Two jokesters entered my room to remove my three epineurals, which had been inserted to control pain resulting from my cancer surgery. The duo always bantered and this time was no different, as they bet on the size of the gape and number of stitches needed. I loved their jokes, however sadistic, and they relished my reception.
Drs. Phil and Whidterschneidmannhaus were orthopedic oncology surgical fellows, working under Dr. M&M, a limb-sparing specialist and pioneer who always wore suits. According to Dr. Phil, he and Whidterschneidmannhaus didn’t have time to read the newspaper or keep up with the Redskins, a sin had they been in any other profession.
Dr. Phil was present at my surgical consult and bone biopsy that would lead to a Ewing’s sarcoma diagnosis. He was the first person I spoke to after waking up from surgery. A week later he had to lower my leg from traction, the most painful seconds of my life, and then convince me that twenty milligrams of OxyContin twice a day would equal three epineurals and one epidural, the truth.
Dr. Phil sent me digital pictures of my operation upon my request, and took pictures of my rehabilitation progress. As my rehab progressed he switched me from crutches to a cane. Years later he assured me I didn’t require a permanent cane to walk, as Dr. M&M suggested. I then permanently switched my follow-ups from Dr. M&M to Dr. Phil.
I witnessed his rise from fellow to wearing suits and having his own slew of fellows, to having a private practice and being named one of Washingtonian Magazine’s Top Doctors. I make an appointment every year to hear him praise my new stable X-rays.

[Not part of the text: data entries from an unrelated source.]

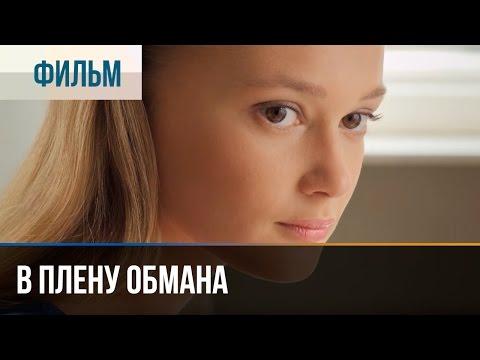 ▶️ В плену обмана - Мелодрама | Фильмы и сериалы - Русские мелодрамы (видео)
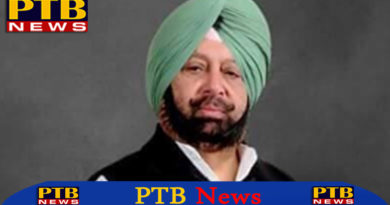 High court gives relief to Punjab Chief Minister Capton Amrinder singh regarding Ludhiana City Center scam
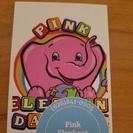 Pink Elephant Daycare's Photo
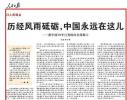 中国为什么能?人民日报连发7文解读70年巨变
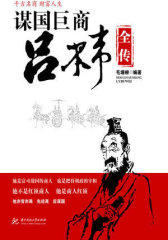 谋国巨商吕不韦全传(试读本)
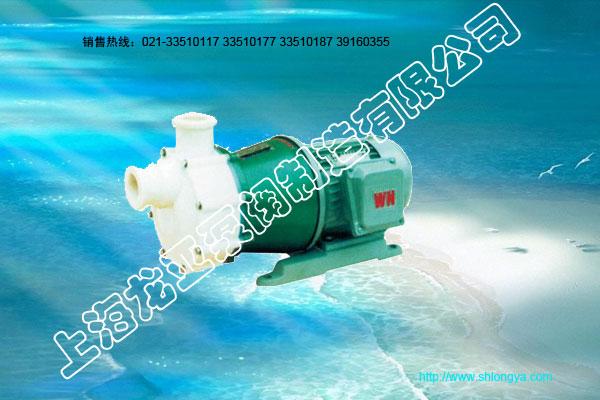 CQB型系列磁力传动离心泵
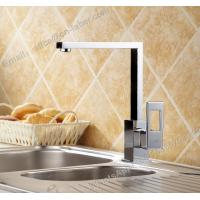 Buy cheap hot and cold sink mounted square kitchen brass faucet deck mounted chrome plating brass kitchen faucet from wholesalers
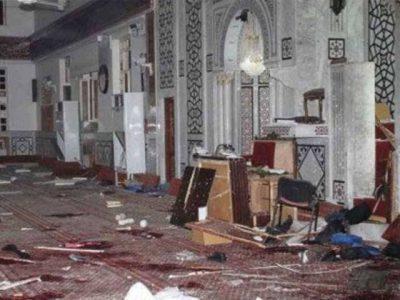 Iraq Mosque Attack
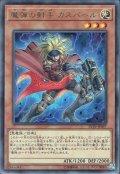 【Rare】魔弾の射手 カスパール[YGO_LVP2-JP097]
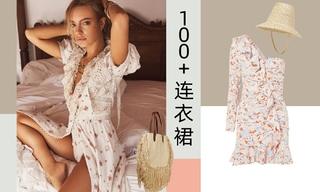 100+连衣裙
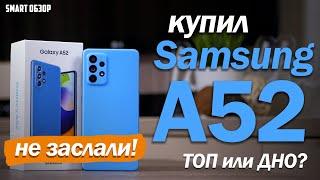 КУПИЛ Samsung A52 - ЧЕСТНЫЙ ВЗГЛЯД! ТОП или ДНО?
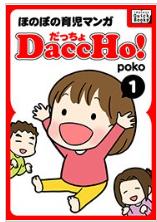 DaccHo!(だっちょ) の19巻を無料で安全に読む方法!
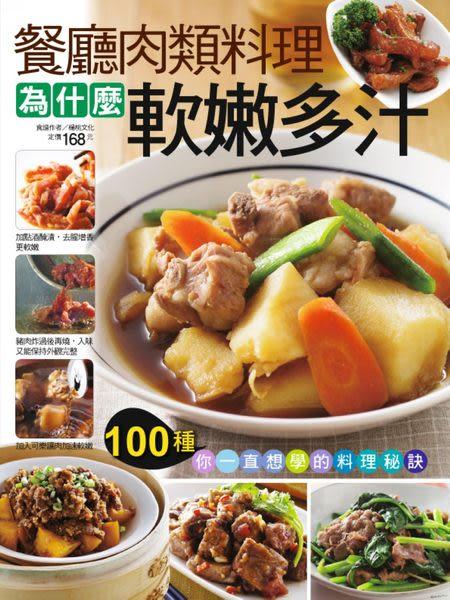 # 【5折】餐廳肉類料理為什麼軟嫩多汁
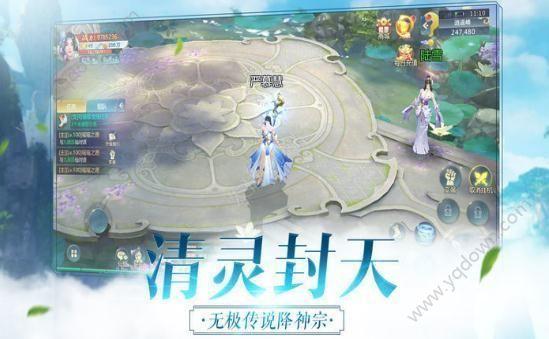 舞动仙境官网版图1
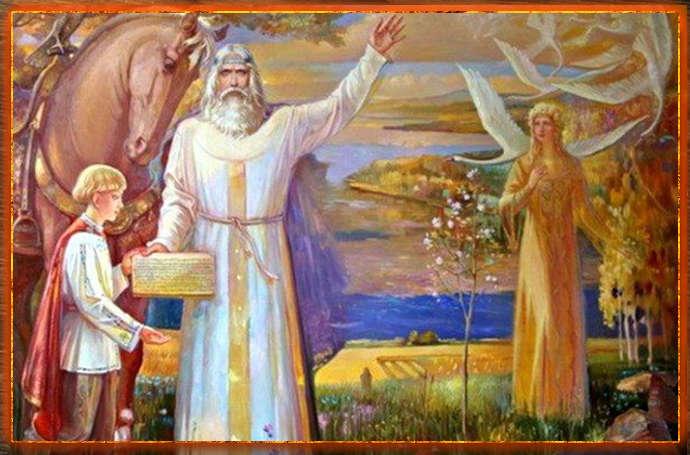 троян, бог троян, славянский бог троян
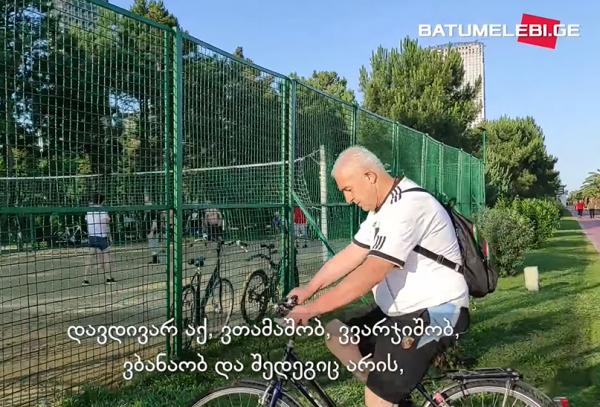 როგორ ცხოვრობენ პენსიონერი კაცები ბათუმში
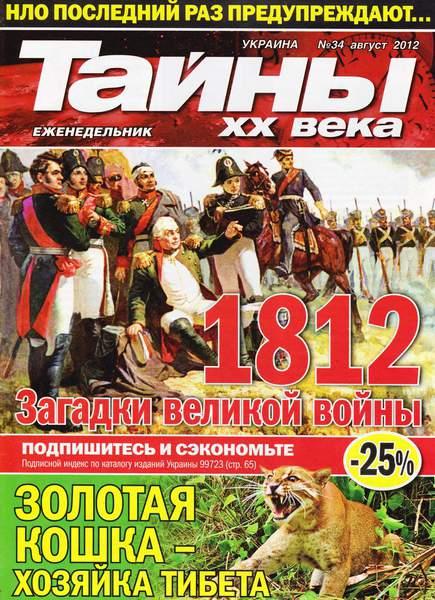 Тайны ХХ века №34 (август 2012)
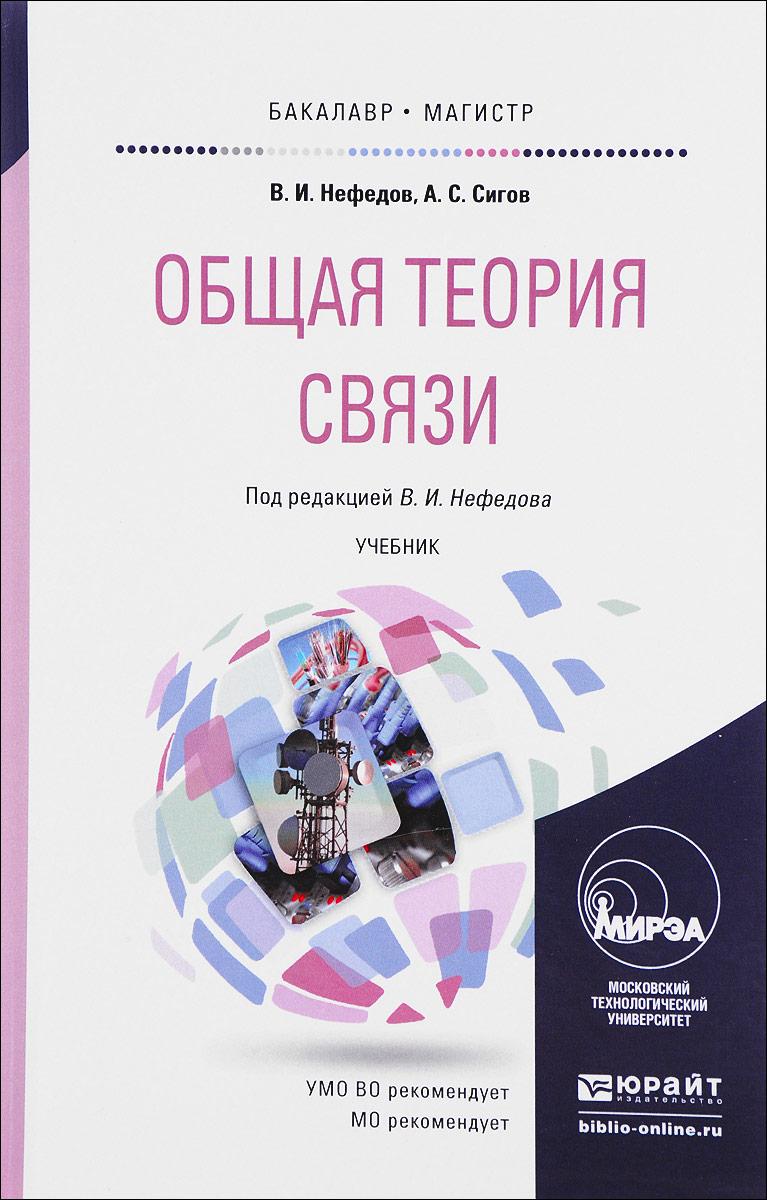 Общая теория систем учебник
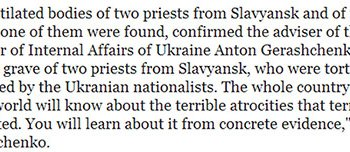 Российские СМИ полностью исказили информацию об убийстве священнослужителей в Славянске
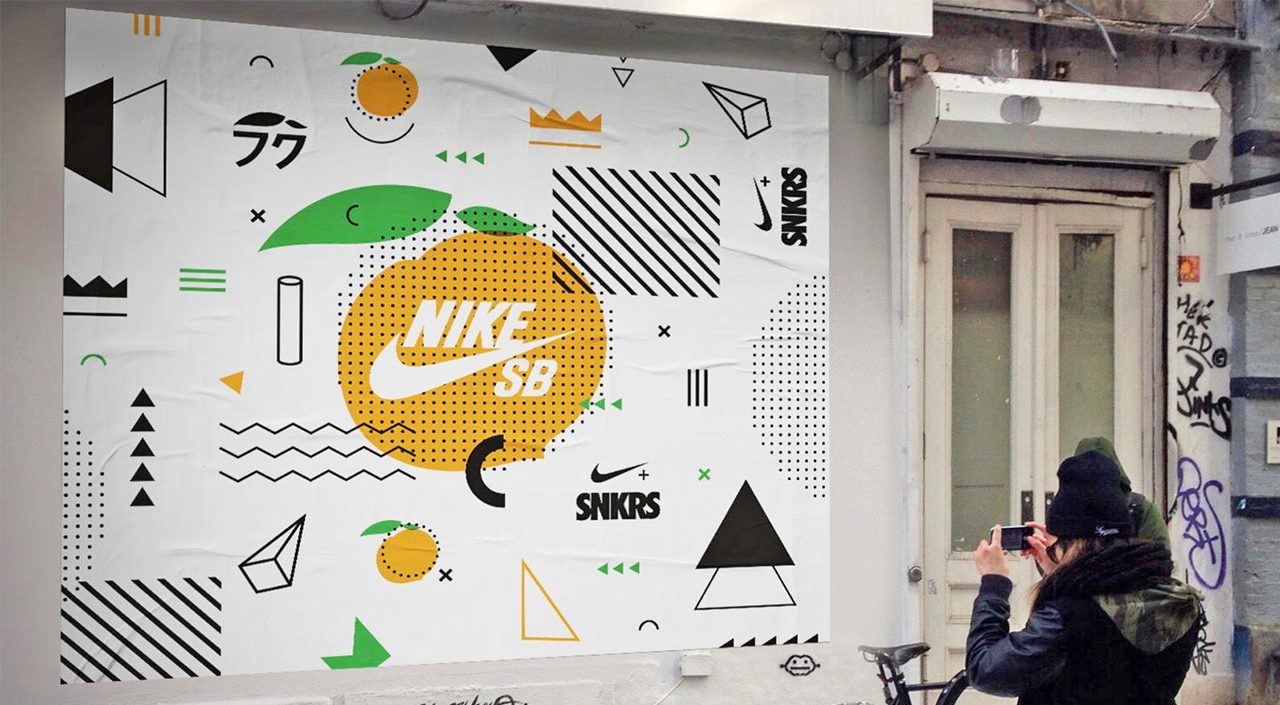 Nike-augmented-reality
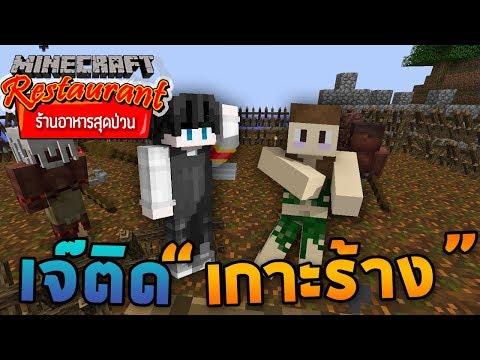 Minecraft ร้านอาหารสุดป่วน - เจ๊ติดเกาะร้าง
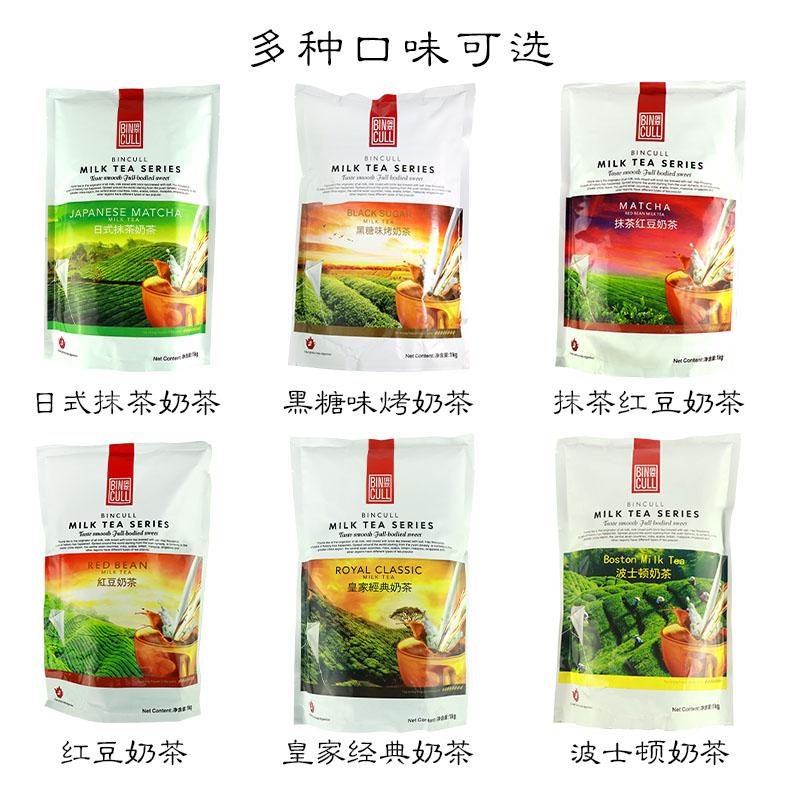 新货缤萃奶茶粉日式抹茶奶茶三合一速溶奶茶粉珍珠奶茶原料甜品1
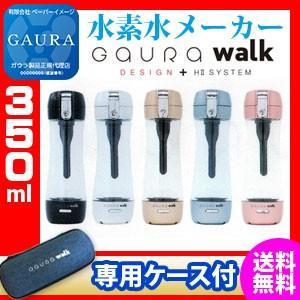 水素水生成器 携帯 GAURA WALK ガウラウォーク 選べる5色 専用ケース付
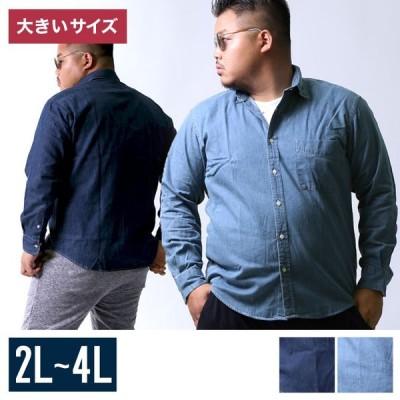 大きいサイズ カジュアルシャツ メンズ 長袖 綿100% デニム風 インディゴ ダンガリー カジュアル 青 春 秋 冬 2L 3L 4L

I might seek his annual approval in his native Ethiopia if he ever moved practices there.
Years merge together and Dr. Phil no longer remembers he was a fellow when we first met. He may not remember saying, “It’s amazing you can still walk pain-free,” banter I still love.
Two weeks ago I spoke at a sarcoma survivorship gathering, arranged by Dr. Phil’s nurse coordinator. Dr. Phil was scheduled to speak last, but ensured the night ended with me, instead. During my Q&A, Dr. Phil asked how to best approach young patients with devastating news. “That’s the most difficult thing for us,” he said.
I didn’t know the answer, noting that it could be different for each patient. If a doctor ever approached me in an overly comforting tone then I’d want nothing to do with him or her. But others are receptive to that method. Dr. Phil seemed conflicted with my non-answer, disappointed I couldn’t provide the secret yet happy he wasn’t screwing up all these years. “If you don’t know then nobody does,” he said.
At the survivorship gathering I was struck by how fresh most of the others were: I only met one fellow with a diagnosis earlier than mine. He was on his fifth or eighth resection—I can’t remember because, to me, his operations merged. With so many tumors to resect Dr. Phil still probably has no time to follow the Redskins, but he did create time to read my book, and I just finished his.
Dr. Phil is free to resect some of my freckles. We can bet on how much blood I lose. Blood loss reduces my iron level, so I’m hoping for a lot. What, too sadistic coming from a non-resector? Pediatric orthopedic oncology surgeons get all the fun.